[Reading passage Boundary: Start]
Here's what that graph (via Brookings) says. In the last ten years, job growth in America's non-health-care economy has been dreadful. Just 2.1 percent total -- or barely 0.2 percent per year. (Yes, that's point-two percent annual growth.) In that time, the U.S. health care sector has grown more than ten-times faster than the rest of the economy, adding 2.6 million jobs.
There are a couple stories that branch off from this graph. One is the unchecked growth in health care prices over the last few decades, which has made the medical industry the one truly recession-proof job engine of the economy. Two is the concentration of job growth in local service industries shielded from the global supply chain. And three (related) is the sad decline in construction and manufacturing jobs.
Let's pull back the lens to 1990 and take a picture. Take a look at the growth of health care employment (in red) and the decline in construction and manufacturing employment (in blue).
According to the BLS, the two fastest-growing jobs in the next decade -- by far -- will both be in health care: personal care aides and home health aides.
I'd prefer not to muddy a clear statistical observation here with a provocative claim that health care's relentless, unstoppable employment growth is a goodthing or a bad thing, exclusively, because it's certainly both -- an emergency source of recession-era employment and a symptom of health care inflation. I knew health care had been the most important driver of national employment over the last few years, but I had never seen the case made so starkly.
[Reading passage Boundary: End]
[Supplied material Boundary: Start]
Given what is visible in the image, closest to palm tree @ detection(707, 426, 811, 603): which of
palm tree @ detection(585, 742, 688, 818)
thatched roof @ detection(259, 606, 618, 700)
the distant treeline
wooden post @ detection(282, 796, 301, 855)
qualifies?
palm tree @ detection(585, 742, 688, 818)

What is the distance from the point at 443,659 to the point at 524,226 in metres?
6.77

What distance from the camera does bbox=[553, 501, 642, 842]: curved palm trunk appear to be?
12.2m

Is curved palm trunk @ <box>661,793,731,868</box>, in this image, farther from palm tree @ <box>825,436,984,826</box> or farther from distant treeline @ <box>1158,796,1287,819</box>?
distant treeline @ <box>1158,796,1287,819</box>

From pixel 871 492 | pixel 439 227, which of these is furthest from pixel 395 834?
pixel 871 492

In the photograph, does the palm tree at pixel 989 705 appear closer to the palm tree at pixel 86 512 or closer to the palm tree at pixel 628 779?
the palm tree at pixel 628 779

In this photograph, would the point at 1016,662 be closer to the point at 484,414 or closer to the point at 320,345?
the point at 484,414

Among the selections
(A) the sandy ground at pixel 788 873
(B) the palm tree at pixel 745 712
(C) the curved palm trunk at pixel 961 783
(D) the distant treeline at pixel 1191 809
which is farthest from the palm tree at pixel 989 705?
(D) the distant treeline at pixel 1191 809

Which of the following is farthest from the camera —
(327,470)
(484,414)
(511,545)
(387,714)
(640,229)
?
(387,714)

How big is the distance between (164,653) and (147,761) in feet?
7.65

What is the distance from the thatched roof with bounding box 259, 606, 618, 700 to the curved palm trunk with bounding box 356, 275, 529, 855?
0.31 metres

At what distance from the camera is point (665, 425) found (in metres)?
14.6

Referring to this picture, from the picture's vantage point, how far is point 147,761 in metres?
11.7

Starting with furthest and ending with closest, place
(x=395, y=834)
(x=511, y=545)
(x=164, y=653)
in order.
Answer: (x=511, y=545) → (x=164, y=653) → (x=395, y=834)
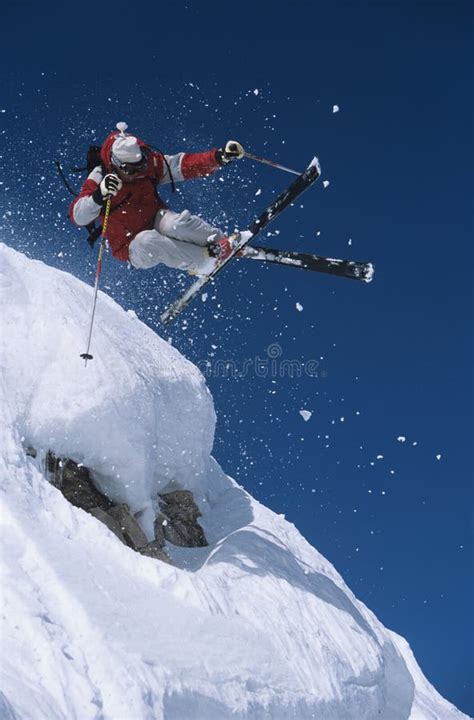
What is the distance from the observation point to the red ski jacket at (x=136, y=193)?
9.11 meters

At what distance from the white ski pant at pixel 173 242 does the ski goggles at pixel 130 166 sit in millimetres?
681

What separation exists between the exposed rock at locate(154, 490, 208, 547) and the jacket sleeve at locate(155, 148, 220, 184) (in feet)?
16.8

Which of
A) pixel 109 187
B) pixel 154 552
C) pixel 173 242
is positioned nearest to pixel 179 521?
pixel 154 552

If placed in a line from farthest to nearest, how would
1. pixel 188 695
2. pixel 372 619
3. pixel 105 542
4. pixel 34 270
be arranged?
pixel 372 619 → pixel 34 270 → pixel 105 542 → pixel 188 695

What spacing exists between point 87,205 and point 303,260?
11.1 feet

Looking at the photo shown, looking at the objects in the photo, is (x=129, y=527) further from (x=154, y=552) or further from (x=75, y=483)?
(x=75, y=483)

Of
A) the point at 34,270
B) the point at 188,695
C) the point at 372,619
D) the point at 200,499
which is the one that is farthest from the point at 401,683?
the point at 34,270

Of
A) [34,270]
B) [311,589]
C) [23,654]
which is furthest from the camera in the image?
[34,270]

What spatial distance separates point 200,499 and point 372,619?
5.73 metres

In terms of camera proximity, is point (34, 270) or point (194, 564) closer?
point (194, 564)

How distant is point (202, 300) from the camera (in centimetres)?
1102

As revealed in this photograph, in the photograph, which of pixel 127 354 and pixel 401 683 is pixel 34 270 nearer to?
pixel 127 354

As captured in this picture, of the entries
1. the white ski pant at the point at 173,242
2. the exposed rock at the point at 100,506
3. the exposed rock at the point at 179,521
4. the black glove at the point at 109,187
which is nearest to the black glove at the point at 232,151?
the white ski pant at the point at 173,242

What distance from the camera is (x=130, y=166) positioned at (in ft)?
29.7
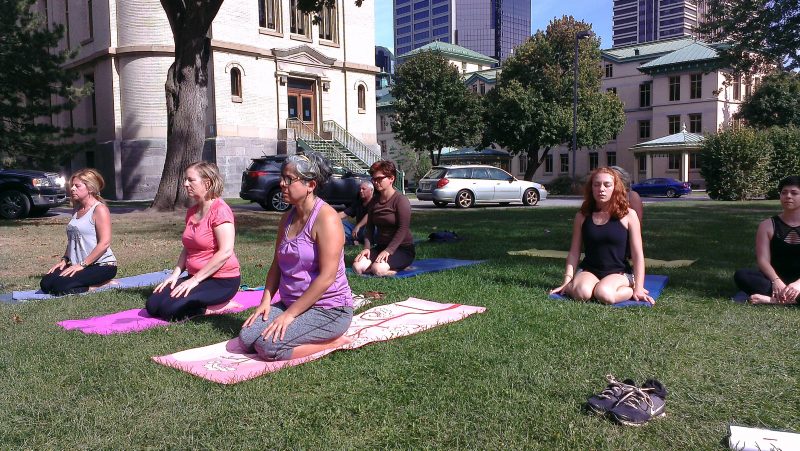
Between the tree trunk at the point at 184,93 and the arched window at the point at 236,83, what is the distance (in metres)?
13.2

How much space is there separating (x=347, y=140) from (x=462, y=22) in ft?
545

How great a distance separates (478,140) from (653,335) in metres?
A: 43.7

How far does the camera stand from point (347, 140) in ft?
112

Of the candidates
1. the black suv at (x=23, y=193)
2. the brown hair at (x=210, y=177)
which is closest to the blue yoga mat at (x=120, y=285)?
the brown hair at (x=210, y=177)

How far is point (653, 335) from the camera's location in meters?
4.94

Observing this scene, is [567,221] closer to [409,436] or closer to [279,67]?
[409,436]

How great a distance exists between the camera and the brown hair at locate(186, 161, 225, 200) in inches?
232

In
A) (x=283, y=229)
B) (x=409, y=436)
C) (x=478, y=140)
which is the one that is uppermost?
(x=478, y=140)

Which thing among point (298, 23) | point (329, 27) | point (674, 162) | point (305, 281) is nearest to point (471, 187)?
point (298, 23)

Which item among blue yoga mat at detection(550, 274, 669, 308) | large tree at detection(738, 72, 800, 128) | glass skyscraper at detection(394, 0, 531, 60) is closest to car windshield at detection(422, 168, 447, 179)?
blue yoga mat at detection(550, 274, 669, 308)

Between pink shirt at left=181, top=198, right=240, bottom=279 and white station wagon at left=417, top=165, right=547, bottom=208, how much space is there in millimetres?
17001

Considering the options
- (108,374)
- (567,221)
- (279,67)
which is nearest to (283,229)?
(108,374)

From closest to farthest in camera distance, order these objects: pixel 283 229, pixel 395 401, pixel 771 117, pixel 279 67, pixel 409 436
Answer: pixel 409 436 < pixel 395 401 < pixel 283 229 < pixel 279 67 < pixel 771 117

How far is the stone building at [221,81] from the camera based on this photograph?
1152 inches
[Supplied material Boundary: End]
- [To do] Revise the passage on health care job growth from "Here's what that" to "and manufacturing jobs.", replacing "dreadful" with "dismal". The stored items bear no relation to the passage on health care job growth.

- [Solution]
Here's what that graph (via Brookings) says. In the last ten years, job growth in America's non-health-care economy has been dismal. Just 2.1 percent total -- or barely 0.2 percent per year. (Yes, that's point-two percent annual growth.) In that time, the U.S. health care sector has grown more than ten-times faster than the rest of the economy, adding 2.6 million jobs.
There are a couple stories that branch off from this graph. One is the unchecked growth in health care prices over the last few decades, which has made the medical industry the one truly recession-proof job engine of the economy. Two is the concentration of job growth in local service industries shielded from the global supply chain. And three (related) is the sad decline in construction and manufacturing jobs.